Avec « La vallée des âmes » (« Tantas almas », 2019, 137 minutes), Nicolas Rincón Gille a réalisé son premier long métrage de fiction. On y retrouve le fleuve Magdalena.
En 2002, José rentre chez lui au coeur de la forêt après une longue nuit de pêche. Il découvre que les forces paramilitaires ont tué ses deux fils, Dionisio et Rafael, et ont jeté leurs corps dans la rivière. Le passage du documentaire à la fiction permet à la fois une distanciation dans le récit d’une répression atroce qui reste une des facettes de la Colombie d’aujourd’hui. Les personnages ne sont pas représentés par des acteurs professionnels. Ce sont des paysans et des pêcheurs qui reconstituent ce qui a été le quotidien de leur communauté une dizaine d’années auparavant. Le film a déjà reçu plusieurs prix. Le plus bel hommage nous paraît cependant la ferveur avec laquelle la population de la région a pu la voir lors d’une projection organisée en décembre 2021.

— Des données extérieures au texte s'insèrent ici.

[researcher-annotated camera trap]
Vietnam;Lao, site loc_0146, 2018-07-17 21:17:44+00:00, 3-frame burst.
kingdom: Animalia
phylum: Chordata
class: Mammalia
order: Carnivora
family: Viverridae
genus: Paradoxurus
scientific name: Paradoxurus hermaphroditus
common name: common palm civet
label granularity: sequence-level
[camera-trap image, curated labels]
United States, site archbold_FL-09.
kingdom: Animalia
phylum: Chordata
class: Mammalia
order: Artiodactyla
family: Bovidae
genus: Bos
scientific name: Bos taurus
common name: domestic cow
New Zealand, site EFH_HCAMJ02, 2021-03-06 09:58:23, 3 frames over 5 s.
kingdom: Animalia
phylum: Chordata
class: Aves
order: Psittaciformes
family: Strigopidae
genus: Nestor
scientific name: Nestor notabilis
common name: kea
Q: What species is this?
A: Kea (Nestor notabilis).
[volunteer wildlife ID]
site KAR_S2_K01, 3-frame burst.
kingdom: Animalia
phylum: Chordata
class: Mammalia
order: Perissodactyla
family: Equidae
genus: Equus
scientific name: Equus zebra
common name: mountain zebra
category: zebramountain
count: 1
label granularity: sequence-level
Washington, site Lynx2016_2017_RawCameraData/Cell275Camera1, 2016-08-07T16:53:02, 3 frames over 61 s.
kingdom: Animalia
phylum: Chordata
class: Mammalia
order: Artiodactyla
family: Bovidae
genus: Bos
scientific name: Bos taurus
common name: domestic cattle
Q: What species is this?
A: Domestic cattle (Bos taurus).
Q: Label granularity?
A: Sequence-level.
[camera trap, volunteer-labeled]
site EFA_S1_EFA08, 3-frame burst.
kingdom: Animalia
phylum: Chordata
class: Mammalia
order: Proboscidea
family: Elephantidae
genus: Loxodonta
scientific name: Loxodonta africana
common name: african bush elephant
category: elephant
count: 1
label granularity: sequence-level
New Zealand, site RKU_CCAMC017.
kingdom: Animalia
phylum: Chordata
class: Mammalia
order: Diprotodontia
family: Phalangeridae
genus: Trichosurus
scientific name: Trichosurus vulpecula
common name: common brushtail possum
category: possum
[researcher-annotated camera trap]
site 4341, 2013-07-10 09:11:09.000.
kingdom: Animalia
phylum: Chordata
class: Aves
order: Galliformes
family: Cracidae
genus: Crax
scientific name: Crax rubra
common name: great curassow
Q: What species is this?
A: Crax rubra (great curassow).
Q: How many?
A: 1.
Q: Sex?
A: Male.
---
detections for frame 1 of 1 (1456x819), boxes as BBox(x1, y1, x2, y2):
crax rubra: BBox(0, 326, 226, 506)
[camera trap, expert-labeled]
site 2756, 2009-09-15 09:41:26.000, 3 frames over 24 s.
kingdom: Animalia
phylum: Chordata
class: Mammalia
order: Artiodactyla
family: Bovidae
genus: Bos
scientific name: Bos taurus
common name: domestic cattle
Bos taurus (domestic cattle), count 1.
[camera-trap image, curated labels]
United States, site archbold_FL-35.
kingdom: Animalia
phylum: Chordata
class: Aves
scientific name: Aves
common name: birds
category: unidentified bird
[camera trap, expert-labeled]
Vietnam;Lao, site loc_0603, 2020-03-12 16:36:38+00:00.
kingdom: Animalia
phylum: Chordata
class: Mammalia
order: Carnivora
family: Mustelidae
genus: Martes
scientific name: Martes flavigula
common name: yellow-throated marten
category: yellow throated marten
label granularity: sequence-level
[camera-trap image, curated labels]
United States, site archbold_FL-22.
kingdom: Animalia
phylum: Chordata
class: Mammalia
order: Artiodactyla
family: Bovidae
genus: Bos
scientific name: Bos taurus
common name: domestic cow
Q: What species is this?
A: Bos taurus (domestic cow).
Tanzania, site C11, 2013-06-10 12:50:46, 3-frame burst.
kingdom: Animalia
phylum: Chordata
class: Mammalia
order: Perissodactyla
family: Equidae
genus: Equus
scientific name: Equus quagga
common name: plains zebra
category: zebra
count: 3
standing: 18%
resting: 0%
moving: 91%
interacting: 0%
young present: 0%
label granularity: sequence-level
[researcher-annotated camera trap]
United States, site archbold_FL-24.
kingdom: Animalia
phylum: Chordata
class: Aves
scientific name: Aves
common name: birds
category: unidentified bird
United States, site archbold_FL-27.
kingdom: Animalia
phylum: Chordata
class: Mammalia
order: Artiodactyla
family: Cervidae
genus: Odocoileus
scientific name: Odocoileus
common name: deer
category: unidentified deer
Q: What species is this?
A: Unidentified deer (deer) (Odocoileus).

Le noyau thématique et narratif de La vallée des âmes, tout comme les travaux documentaires précédents de Nicolás Rincón Gille, est la tradition orale comme élément de création face à la violence. C’est la parole populaire, et non savante, enrichie par l’héritage des générations qui l’ont écoutée et répétée pour donner sens à ce qui s’est passé et à ce qui se passe, qui fait le lien. Cette parole arrive à construire un monde riche, magique et, très souvent, surprenant. Un monde et des réalités qui résistent à la violence.